A shotgun approach of administering a substance to humans and analyzing changes for possible claims is rarely a successful strategy.  A well thought-out protocol is essential to get the petitioner to where he needs to be, with statistically demonstrable efficacy for the test ingredient/product, supporting the claim he has determined to be most marketable.

The “gold standard” in clinical study design remains that of interventional studies, specifically prospective, randomized, blinded or double-blinded, controlled studies.

Critical in developing the inclusion/exclusion criteria, screening and baseline evaluations as part of a well thought-out protocol is the necessity for clinical experience.

Supplemental standards in the study design process include:

  1. Identifying the appropriate study population (including sex, race, and age)

  2. Estimating the sample size to allow attainment of statistical significance (including an estimate of the number of drop-outs)

  3. Determining the length of the study (there is no standard for how long a clinical trial should run – that determination is based on the effect under investigation)
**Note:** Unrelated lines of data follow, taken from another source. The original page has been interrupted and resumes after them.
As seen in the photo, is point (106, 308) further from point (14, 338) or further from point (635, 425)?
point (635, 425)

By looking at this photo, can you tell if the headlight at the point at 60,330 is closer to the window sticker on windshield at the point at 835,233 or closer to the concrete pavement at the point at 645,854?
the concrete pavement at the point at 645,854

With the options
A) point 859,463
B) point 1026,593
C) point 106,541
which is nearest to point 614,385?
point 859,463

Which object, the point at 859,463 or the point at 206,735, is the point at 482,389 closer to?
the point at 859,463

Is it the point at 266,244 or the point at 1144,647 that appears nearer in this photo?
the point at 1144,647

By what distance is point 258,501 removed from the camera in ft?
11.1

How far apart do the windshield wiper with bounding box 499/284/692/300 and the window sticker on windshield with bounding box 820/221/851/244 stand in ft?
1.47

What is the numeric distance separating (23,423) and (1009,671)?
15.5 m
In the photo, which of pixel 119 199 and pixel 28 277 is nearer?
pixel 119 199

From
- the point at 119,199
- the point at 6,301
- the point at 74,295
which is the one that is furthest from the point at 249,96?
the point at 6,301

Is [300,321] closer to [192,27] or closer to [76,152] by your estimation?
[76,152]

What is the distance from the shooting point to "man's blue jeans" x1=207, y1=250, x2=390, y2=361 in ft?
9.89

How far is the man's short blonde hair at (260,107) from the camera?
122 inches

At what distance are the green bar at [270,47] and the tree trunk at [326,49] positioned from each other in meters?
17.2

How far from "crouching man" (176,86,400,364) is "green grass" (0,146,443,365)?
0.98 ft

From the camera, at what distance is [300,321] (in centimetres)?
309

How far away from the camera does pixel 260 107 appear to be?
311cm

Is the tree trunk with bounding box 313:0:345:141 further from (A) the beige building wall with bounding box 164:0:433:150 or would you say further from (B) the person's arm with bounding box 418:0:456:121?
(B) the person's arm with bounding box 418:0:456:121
  4. Establishing patient management procedures to improve compliance

  5. Instituting monitoring procedures for safety

Describing the exact approach to classifying and handling anticipated and unanticipated adverse events (AER) represents an important part of the protocol that is well scrutinized by the Institutional Review Boards (IRB) during the review process.  Blinding or masking, prospective randomization of subjects to treatment and control groups, and/or multi-center studies help to minimize potential bias, a frequently found systematic error in study design and conduct.